The same group later reported epistatic interactions of certain COMT SNPs, including Val/Met (rs4680), rs2097603 and rs165599 with SNPs at RGS4, G72, GRM3, and DISC1 on prefrontal cortex processing efficiency. Three of five RGS4 SNPs (rs90387, rs951436 and rs2661319) did not have significant main effects, yet they showed a significant increase in risk in interaction with COMT SNPs. In addition, three SNPs on G72/G30 also showed significant interaction in the background of COMT variations. Similar observations were made on some SNPs on GRM3 and DISC1 [44].
5.7. Neuregulin
Neuregulin-1 (NRG1) was identified as a potential risk for schizophrenia in an Icelandic genome-wide linkage analysis [45]. Benzel et al, studied eight genes from NRG and erbB family of genes [46]. Out of the 365 tested single polymorphisms (SNPs) that spanned eight genes, significant epistasis was found with 42 SNPs (p< 0.05) among 396 schizophrenia cases and 1,342 blood bank controls. Gene-gene interactions in this study point towards three additional genes (NRG2, NRG3, and erbB1), which are expressed in the central nervous system, that play a role together in their association in schizophrenia.
5.8. Intermediate phenotypes
COMT and PRODH SNPs were examined for their associations with MRI morphometric measures in young patients with schizophrenia or schizoaffective disorder. A main effect of two non-synonymous SNPs at PRODH (rs2008720, rs450046 and rs372055) on frontal white matter reduction and one SNP on COMT (rs2097603) on superior temporal gyrus grey matter was observed. Epistatic interactions were observed on the inferior frontal lobe white matter when COMT Val allele was indexed with PRODH (rs20086720) alleles (GT or TT) and compared with the rest of the patients [47]. Quantitative phenotypes such as pre-pulse inhibition (PPI) and morphometric measurements on MRI scans have also been examined for epistatic interactions. In a small sample of female patients, the magnitude of eye-blink response did not show either a main effect or interaction effects with DRD2 Taq Ia and the COMT Val158Met polymorphisms [48].

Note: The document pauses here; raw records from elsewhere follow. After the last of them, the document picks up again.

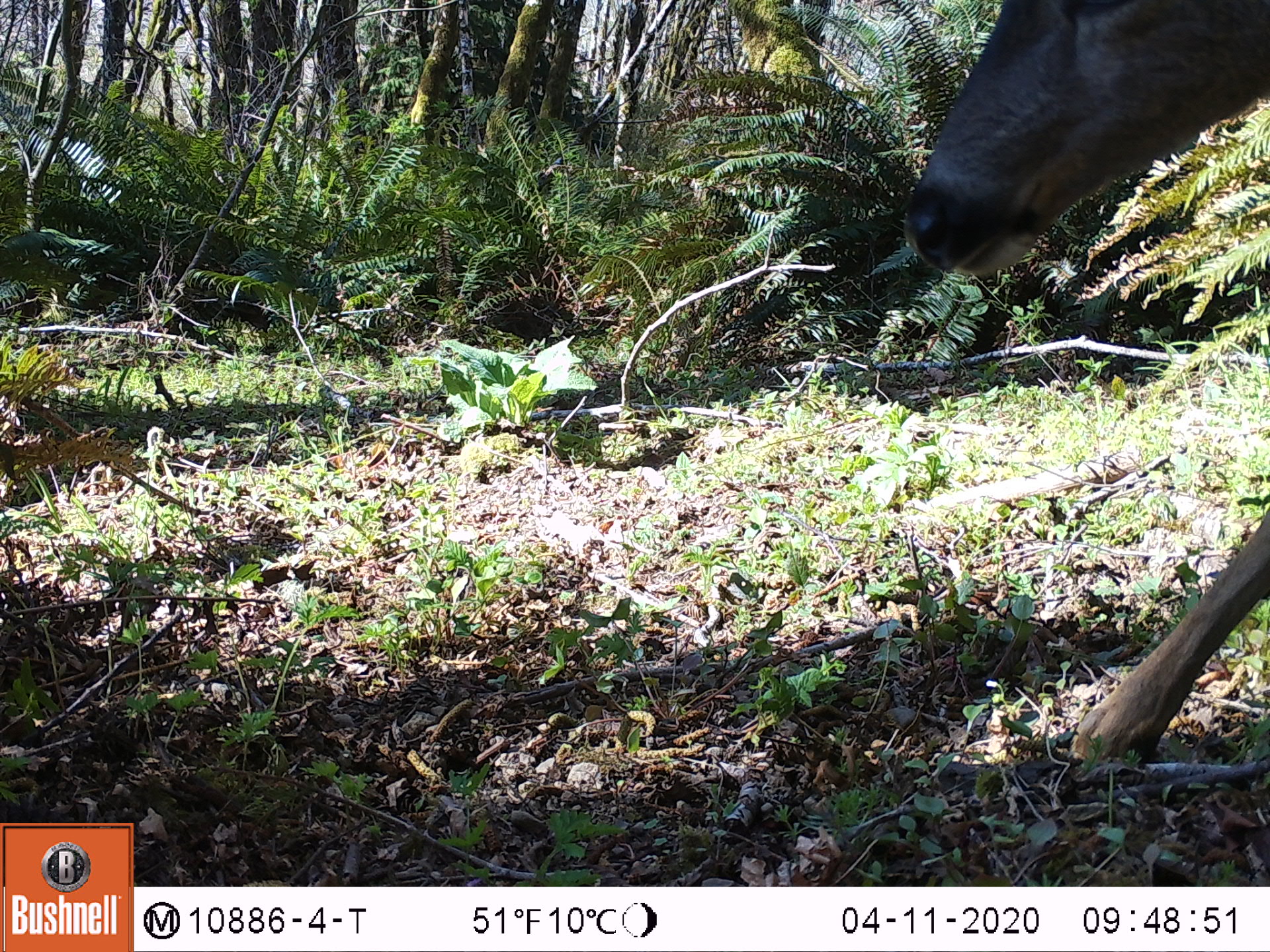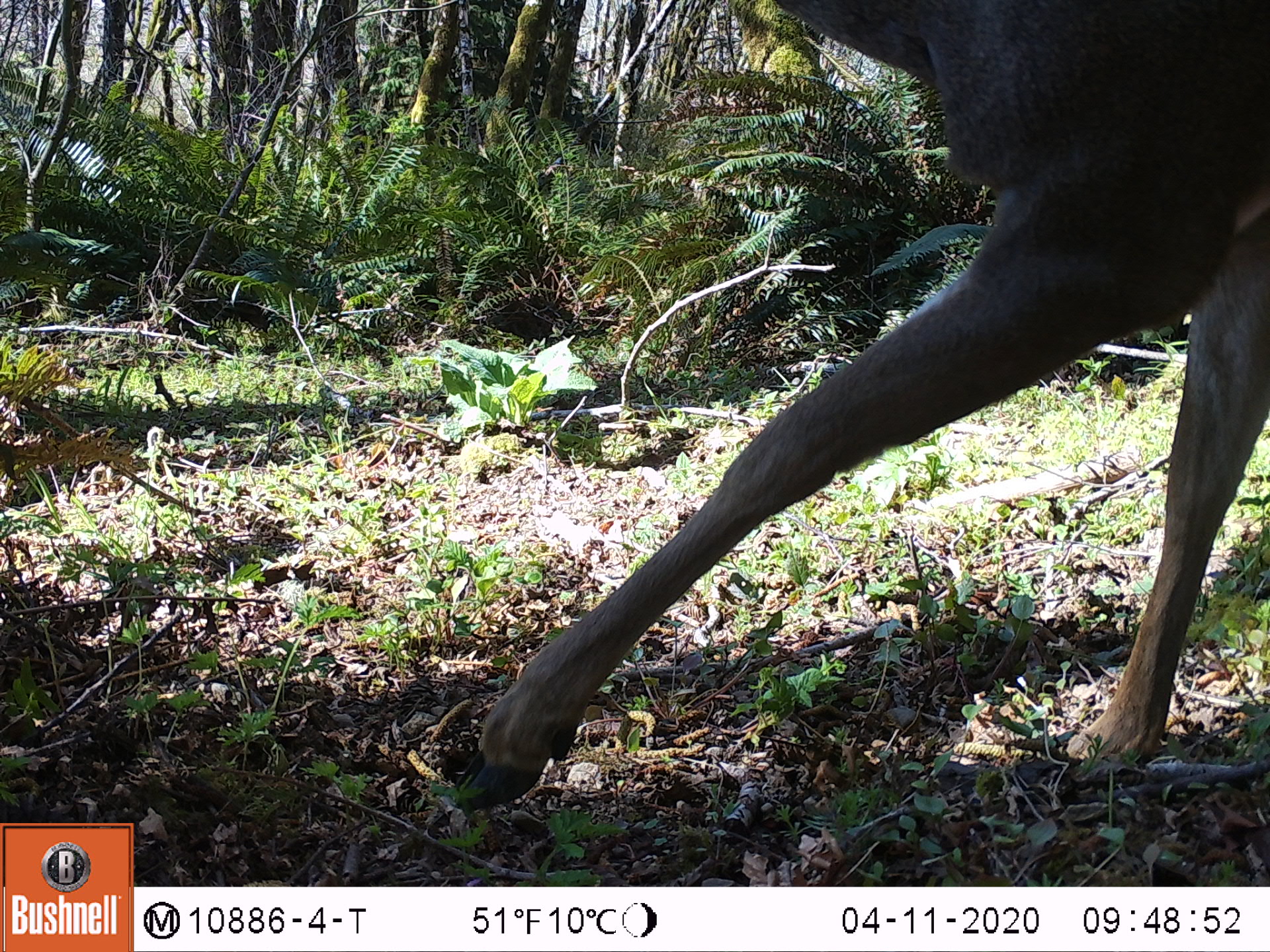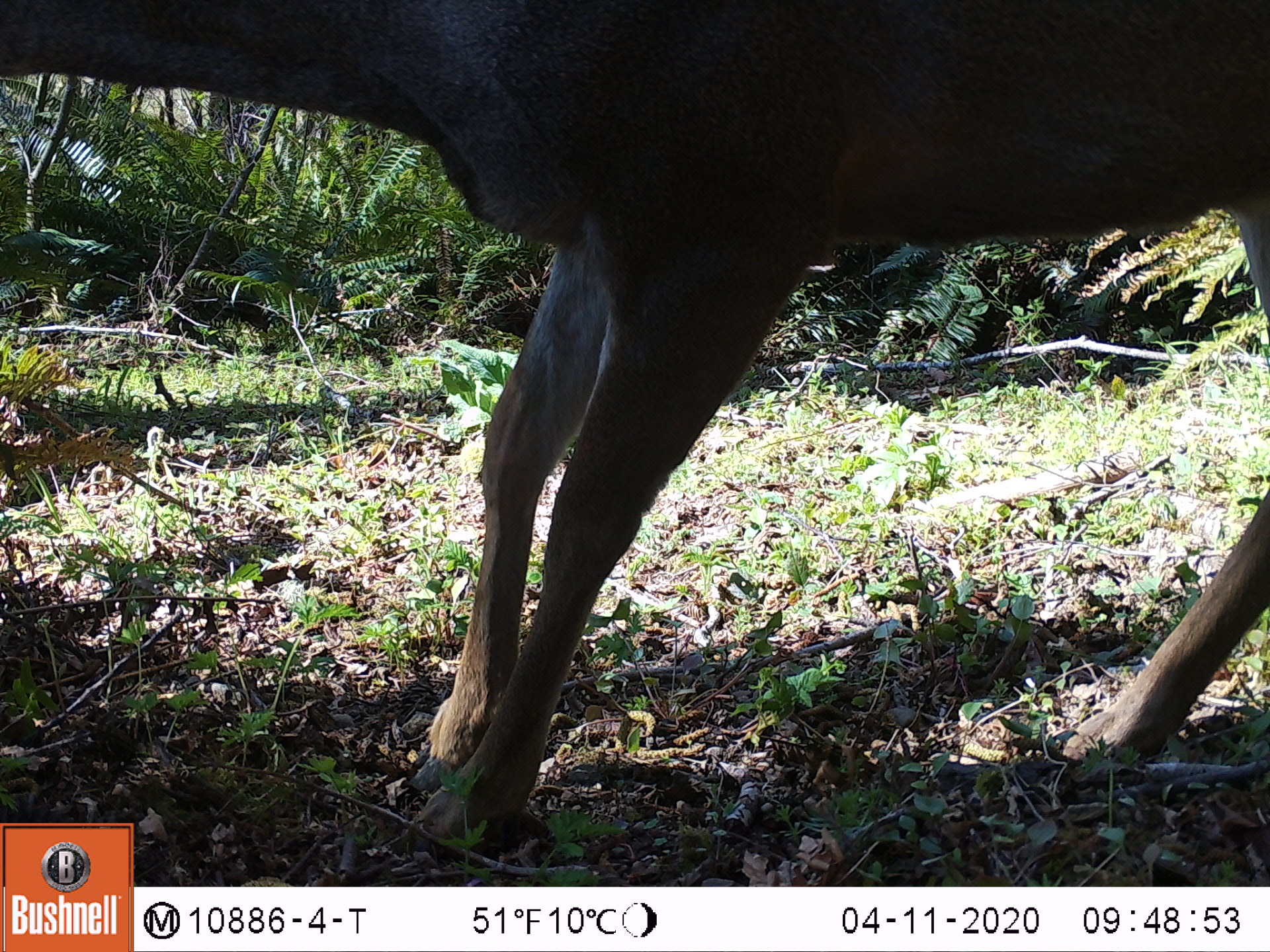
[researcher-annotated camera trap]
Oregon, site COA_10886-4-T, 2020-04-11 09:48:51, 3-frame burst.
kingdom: Animalia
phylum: Chordata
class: Mammalia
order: Artiodactyla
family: Cervidae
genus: Odocoileus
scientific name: Odocoileus hemionus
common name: black-tailed deer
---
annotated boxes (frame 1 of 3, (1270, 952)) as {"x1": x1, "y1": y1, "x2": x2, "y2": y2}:
black-tailed deer: {"x1": 893, "y1": 3, "x2": 1266, "y2": 779}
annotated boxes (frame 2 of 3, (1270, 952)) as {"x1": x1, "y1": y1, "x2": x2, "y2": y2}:
black-tailed deer: {"x1": 446, "y1": 3, "x2": 1266, "y2": 818}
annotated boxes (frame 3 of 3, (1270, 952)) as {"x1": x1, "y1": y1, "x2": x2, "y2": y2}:
black-tailed deer: {"x1": 0, "y1": 0, "x2": 1266, "y2": 816}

5.9. Interactions between genetic and environmental risk factors
A ‘geneenvironment’ interaction model was examined in relation to obstetric complications (OCs), a putative environmental risk factor for SZ and a set of selected schizophrenia candidate genes (AKT1, BDNF, CAPON, CHRNA7, COMT, DTNBP1, GAD1, GRM3, NOTCH4, NRG1, PRODH, RGS4, TNF-alpha). Following multivariate analyses, variants of four genes, namely AKT1 (three SNPs), BDNF (two SNPs), DTNBP1 (one SNP) and GRM3 (one SNP) showed significant evidence for interactions with OCs [49].
6. A proposed systematic strategy for investigating interactions between risk factors
The studies reviewed above in relation to schizophrenia have largely examined interactions between carefully selected sets of genes, motivated by current concepts of the neurobiology of schizophrenia. They have to be considered tentative at present, as systematic replication has not been attempted for the majority. Furthermore, corrections for multiple comparisons have not been applied consistently. Thus, it is quite possible that some of these interactions reflect stochastic variation. In the face of such daunting challenges, is there a reasonable expectation of detecting meaningful interactions, or demonstrating that epistasis explains a greater proportion of disease risk than the main effects of individual risk alleles? Two general approaches are available at present. The first involves agnostic searches of GWAS data. The second involves focused searches based on prior evidence.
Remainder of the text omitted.